Cabrillo era también otra persona que despertaba el interés del Ministerio de la Seguridad del Estado, puesto que en cierta ocasión había volado por los aires un destructor de la Marina china llamado Chengdo. Técnicamente, Dirk Pitt lo había volado, pero lo había hecho mientras estaba a bordo del Oregon. No obstante, no era eso lo que agobiaba al Presidente, sino el hecho de que esa batalla en particular le había costado una pierna. Dedicaba escaso tiempo a meditar sobre la pérdida, que había compensado de muchas formas, pero había momentos en que la sentía en lo más hondo.

Shanghái, que acoge una población de veinticinco millones de personas, debe de ser la ciudad más grande del mundo. Mientras atravesaban suburbios y hectáreas de bloques de apartamentos adornados con colada puesta a secar, a bordo del tren Maglev al que habían subido en el aeropuerto, Juan no lo puso en duda. Eddie había visitado la ciudad en muchas ocasiones, pero ésta era la primera para el Presidente. Con una velocidad superior en algunos momentos a los trescientos setenta y cinco kilómetros por hora, el tren ultraligero, que corría sobre un colchón de aire, tardó unos pocos minutos en llegar al barrio de Pudong. Un taxi habría tardado horas en recorrer los ciento veinte kilómetros.
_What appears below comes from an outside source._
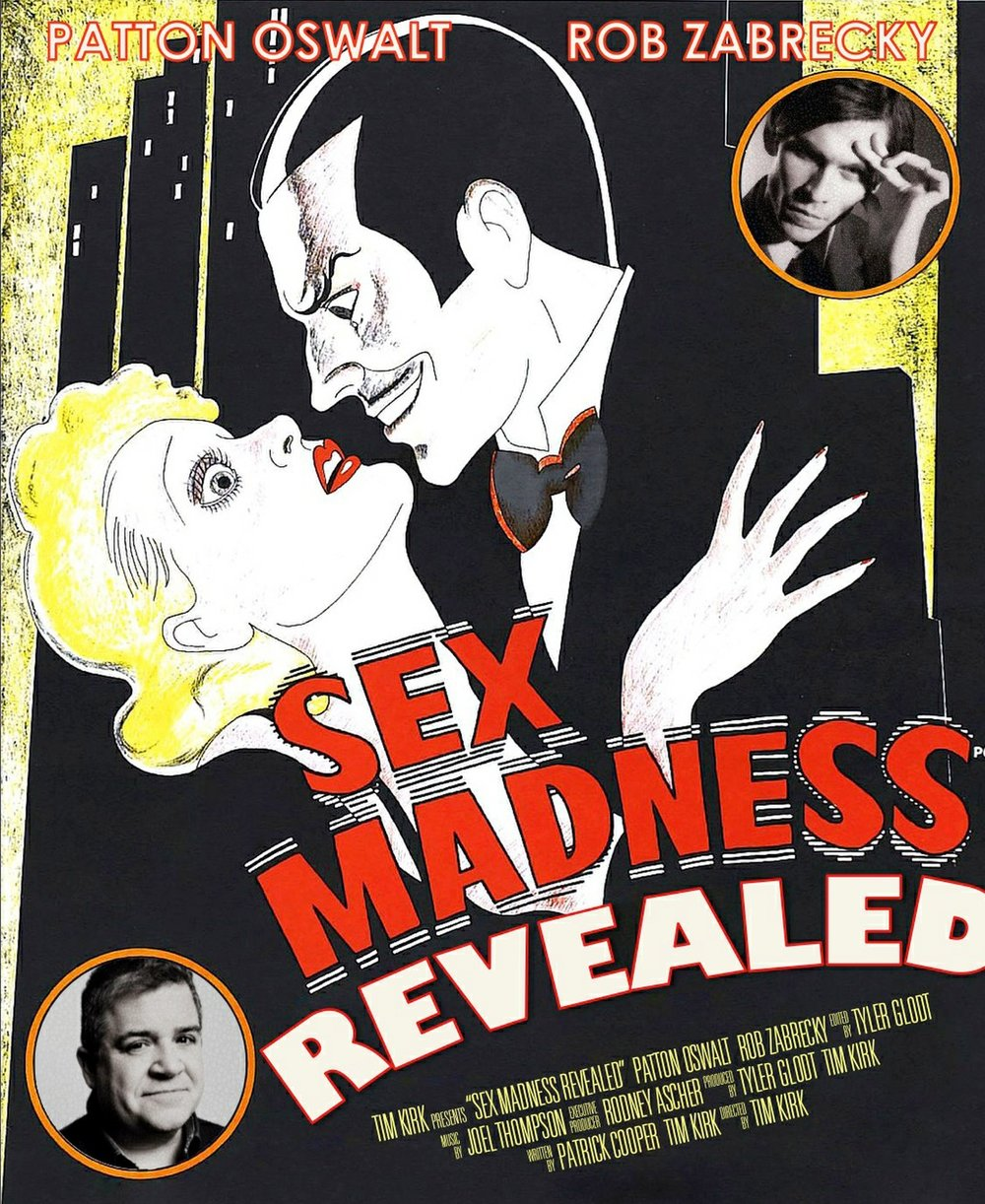 Sex Madness Revealed Poster-trimmed.jpg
Tan sólo unos años antes, Pudong, en la parte este del río Huangpu, estaba poco poblado, al contrario que la orilla occidental, que albergaba los barrios antiguos de la ciudad y masas de insulsos rascacielos testimonio de la expansión de los años setenta. Ahora, Pudong era el rostro de la ciudad, con su mítico perfil de edificios de excéntricas formas, sobre todo la Oriental Pearl TV Tower, con sus dos extraños globos apilados uno sobre otro, y el hermoso Shanghai World Financial Center. Las calles poseían el bullicio y el ruido de Nueva York.

Llegaron al hotel, y se registraron por separado, puesto que una habitación ocupada por dos hombres despertaría sospechas. Como la suerte no les sonrió, ninguna habitación estaba encarada hacia la dirección que les convenía, de modo que Juan tuvo que interpretar el papel de norteamericano antipático y pedir una habitación diferente. La segunda era perfecta.

La dirección que L’Enfant les había proporcionado se hallaba en uno de los rascacielos más nuevos de Pudong, un reluciente rectángulo de cristal negro reflectante que alcanzaba una altura de más de ciento veinte metros. No era el edificio más alto del barrio, ni por asomo, pero aun así era impresionante.

Eddie se reunió con Cabrillo en su habitación nueva, con vistas a la torre que constituía su objetivo. El hotel no era tan alto como el edificio, pero de momento la vista era excelente. Eddie había entrado en China como vendedor de instrumentos médicos, de modo que podía llevar en la maleta algunos artilugios electrónicos poco usuales. En aduanas los habían examinado, por supuesto, pero sin detectar nada raro.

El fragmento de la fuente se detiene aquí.